Records supplied ::
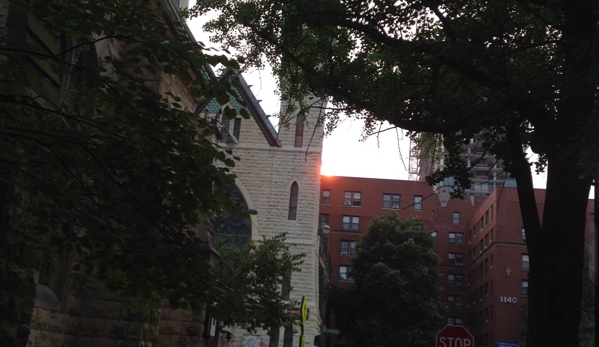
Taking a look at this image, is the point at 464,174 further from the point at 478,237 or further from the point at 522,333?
the point at 478,237

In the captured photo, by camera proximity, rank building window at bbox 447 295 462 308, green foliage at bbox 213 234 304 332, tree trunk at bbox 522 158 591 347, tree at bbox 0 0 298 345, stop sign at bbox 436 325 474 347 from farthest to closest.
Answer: building window at bbox 447 295 462 308, green foliage at bbox 213 234 304 332, stop sign at bbox 436 325 474 347, tree trunk at bbox 522 158 591 347, tree at bbox 0 0 298 345

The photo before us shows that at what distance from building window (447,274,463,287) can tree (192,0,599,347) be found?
229 ft

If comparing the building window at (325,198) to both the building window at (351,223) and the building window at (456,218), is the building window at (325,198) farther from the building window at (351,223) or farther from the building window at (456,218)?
the building window at (456,218)

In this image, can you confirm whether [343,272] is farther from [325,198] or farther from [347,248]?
[325,198]

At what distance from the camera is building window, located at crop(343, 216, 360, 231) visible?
80.8 meters

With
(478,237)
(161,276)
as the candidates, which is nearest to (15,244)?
(161,276)

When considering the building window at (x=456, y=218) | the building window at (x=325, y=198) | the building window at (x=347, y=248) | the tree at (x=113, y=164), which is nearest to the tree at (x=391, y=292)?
the building window at (x=347, y=248)

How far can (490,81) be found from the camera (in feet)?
34.8

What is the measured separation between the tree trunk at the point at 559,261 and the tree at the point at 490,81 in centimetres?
1

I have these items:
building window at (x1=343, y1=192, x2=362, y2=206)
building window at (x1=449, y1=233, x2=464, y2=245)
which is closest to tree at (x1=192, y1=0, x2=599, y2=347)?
building window at (x1=343, y1=192, x2=362, y2=206)

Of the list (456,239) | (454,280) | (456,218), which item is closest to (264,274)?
(454,280)

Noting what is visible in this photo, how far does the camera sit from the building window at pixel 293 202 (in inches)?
1700

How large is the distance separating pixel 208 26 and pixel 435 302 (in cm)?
4322

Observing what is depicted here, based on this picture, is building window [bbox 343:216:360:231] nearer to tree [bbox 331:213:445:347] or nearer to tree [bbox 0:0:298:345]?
→ tree [bbox 331:213:445:347]
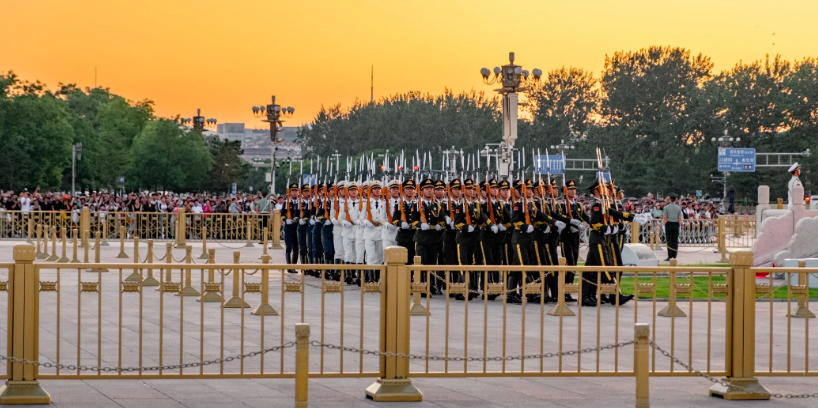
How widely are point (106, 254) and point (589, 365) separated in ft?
66.3

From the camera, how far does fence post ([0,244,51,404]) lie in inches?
327

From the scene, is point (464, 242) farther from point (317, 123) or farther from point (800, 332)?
point (317, 123)

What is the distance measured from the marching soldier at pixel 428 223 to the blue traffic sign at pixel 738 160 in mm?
47798

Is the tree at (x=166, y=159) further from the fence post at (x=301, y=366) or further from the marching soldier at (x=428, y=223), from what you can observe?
the fence post at (x=301, y=366)

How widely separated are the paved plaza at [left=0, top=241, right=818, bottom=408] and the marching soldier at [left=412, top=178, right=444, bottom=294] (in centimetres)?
96

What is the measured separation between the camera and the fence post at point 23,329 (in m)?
8.30

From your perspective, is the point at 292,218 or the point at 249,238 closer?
the point at 292,218

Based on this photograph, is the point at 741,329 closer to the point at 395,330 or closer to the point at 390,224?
the point at 395,330

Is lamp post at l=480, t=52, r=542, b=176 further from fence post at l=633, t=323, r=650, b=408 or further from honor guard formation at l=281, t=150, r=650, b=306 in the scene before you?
fence post at l=633, t=323, r=650, b=408

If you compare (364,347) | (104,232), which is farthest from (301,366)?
(104,232)

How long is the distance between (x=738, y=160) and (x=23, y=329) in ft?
195

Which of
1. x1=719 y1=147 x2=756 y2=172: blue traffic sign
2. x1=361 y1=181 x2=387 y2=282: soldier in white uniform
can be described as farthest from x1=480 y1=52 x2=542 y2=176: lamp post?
x1=719 y1=147 x2=756 y2=172: blue traffic sign

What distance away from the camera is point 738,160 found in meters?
63.8

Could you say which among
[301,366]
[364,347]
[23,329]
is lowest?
[364,347]
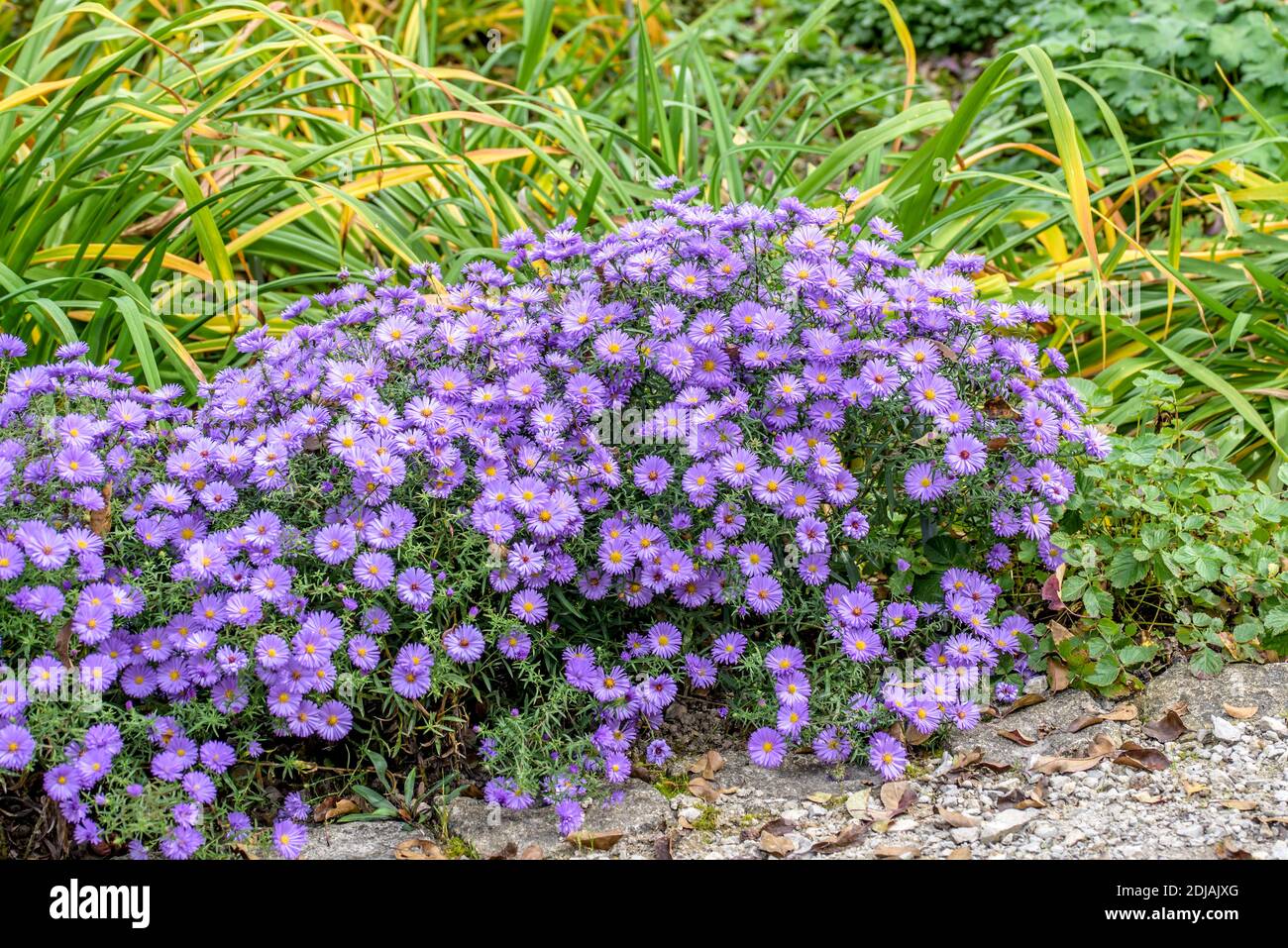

Problem details :: Pull out every line of the entries above that contains the string "found", treating uppercase and lowercase letters as different.

Reply to the exercise ::
The photo before us shows that at what distance from building window (447,274,463,287) can tree (192,0,599,347) be found?
How far can (490,81) be found from the camera (in feet)?
What distance away from the camera is point 738,160 found in meters?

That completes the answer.